Mark Peckham: If Governor Andy Bashear is successfully re-elected this year should we be considering him as a high tier potential Presidential nominee in 2028?

Yes.

PW: In NYTimes The Tilt newsletter today, Nate Cohen says “In the half century of modern presidential primaries, no candidate who led his or her nearest rival by at least 20 points at this stage has ever lost a party nomination.” By my math, a half century of modern presidential primaries refers to somewhere between 12 and 24 primaries (counting Democrat and Republican primaries separately and not including other parties). Let's assume 24. In no scientific field would a sample size of 24 be considered sufficient for any substantive analysis. Why do we act like this small sample size is sufficient when discussing election trends?
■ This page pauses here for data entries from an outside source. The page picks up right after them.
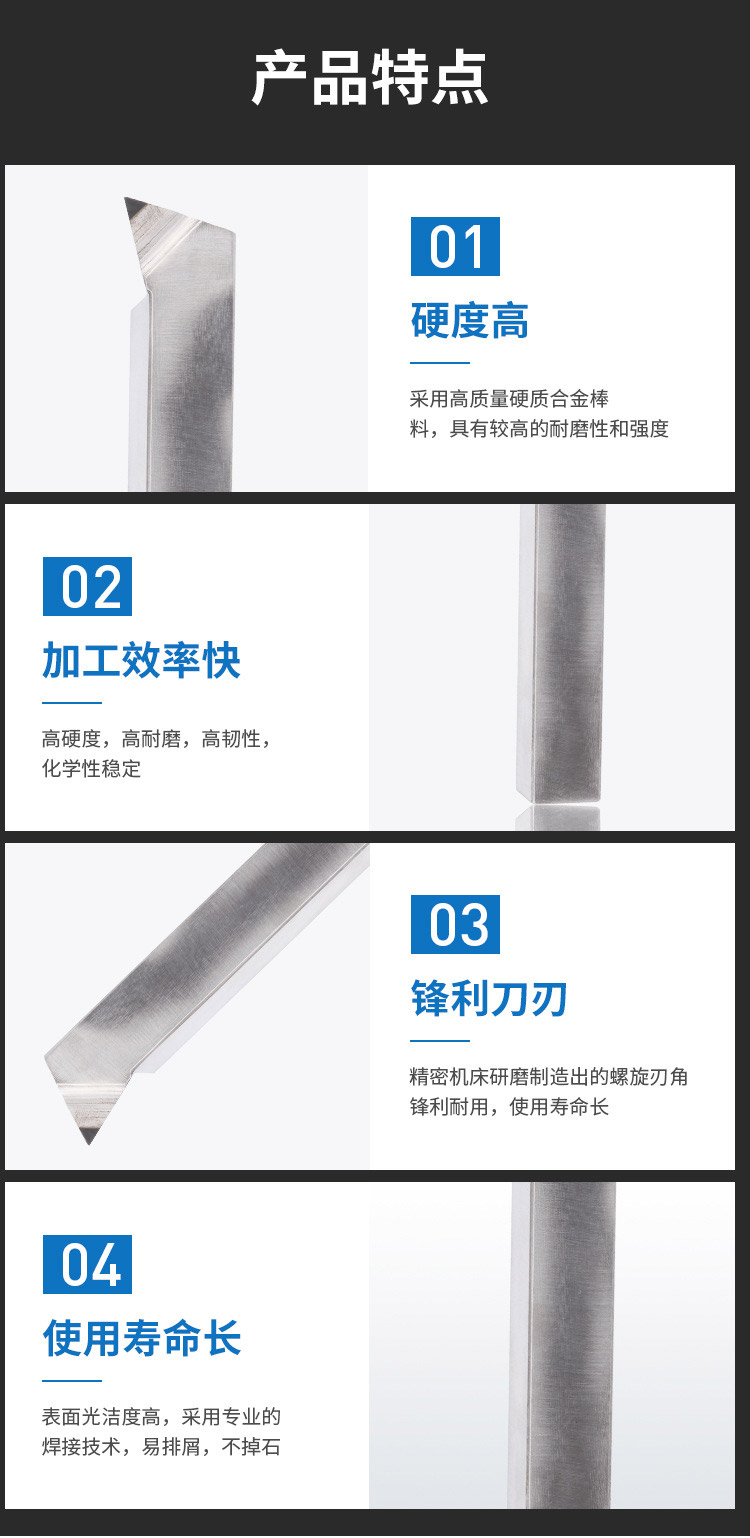 产品特点

01

硬度高

采用高质量硬质合金棒料，具有较高的耐磨性和强度

02

加工效率快

高硬度，高耐磨，高韧性，化学性稳定

03

锋利刀刃

精密机床研磨制造出的螺旋刃角锋利耐用，使用寿命长

04

使用寿命长

表面光洁度高，采用专业的焊接技术，易排屑，不掉石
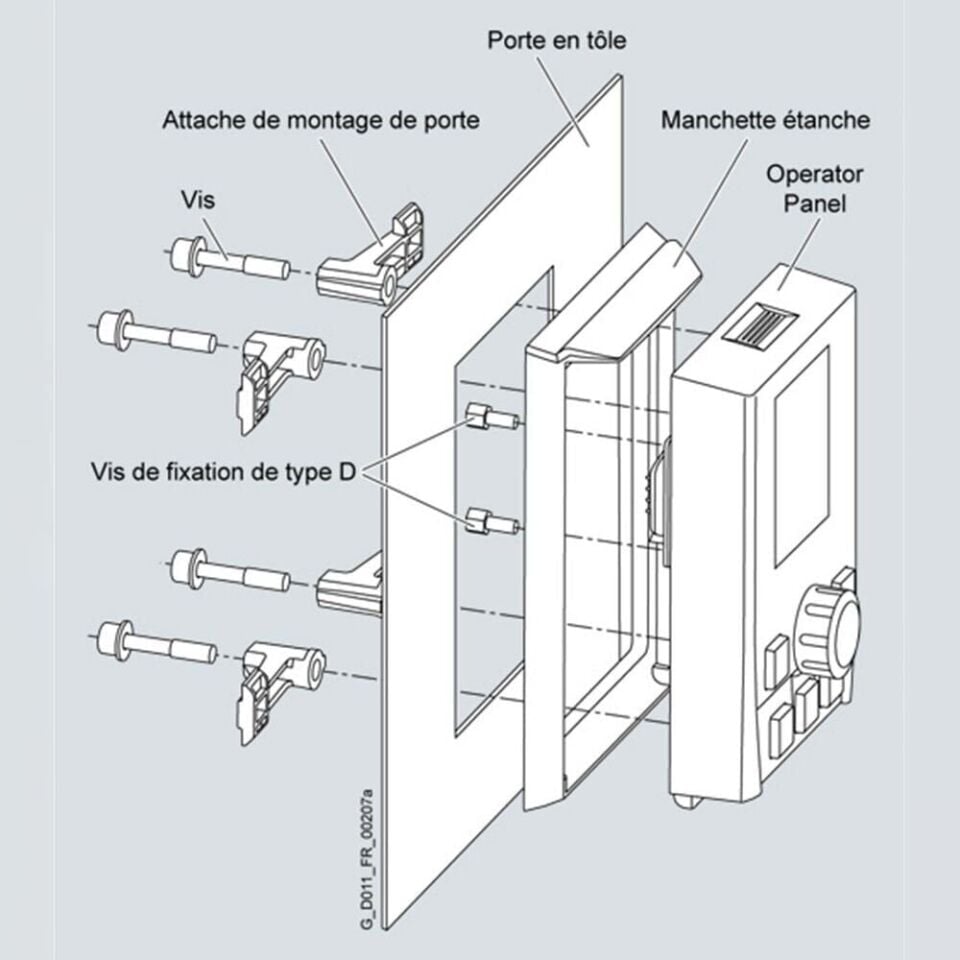 Porte en tôle

Attache de montage de porte

Manchette étanche

Operator Panel

Vis

Vis de fixation de type D

G_D011_FR_00207a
Is the answer simply “We work with what we've got?” If so, is that a good answer? Do most people reading Nate Cohen think, “Well, of course we're a blind man just touching one part of the elephant?”

I agree with the narrow point that the sample size here is small so the weight of the historical evidence is not all that high.

On the other hand, we are here trying to understand the world on the basis of the evidence that exists. I think Cohn is correct to contextualize his poll results with historical information. To see why, just imagine if the precedents were different. Suppose that about a third of the time a candidate with a Trump-scale lead at this point in the calendar ended up losing. You would definitely want a poll write-up to include that information. Not because it would allow you to make a precise point estimate that Trump has a 33% chance of losing but because it would tell us that, all things considered, it’s not unusual to blow a huge primary polling lead.

Given that reality, I think Cohn is obligated to tell us that the opposite is true in this case — a lead this large has never been blown in the past.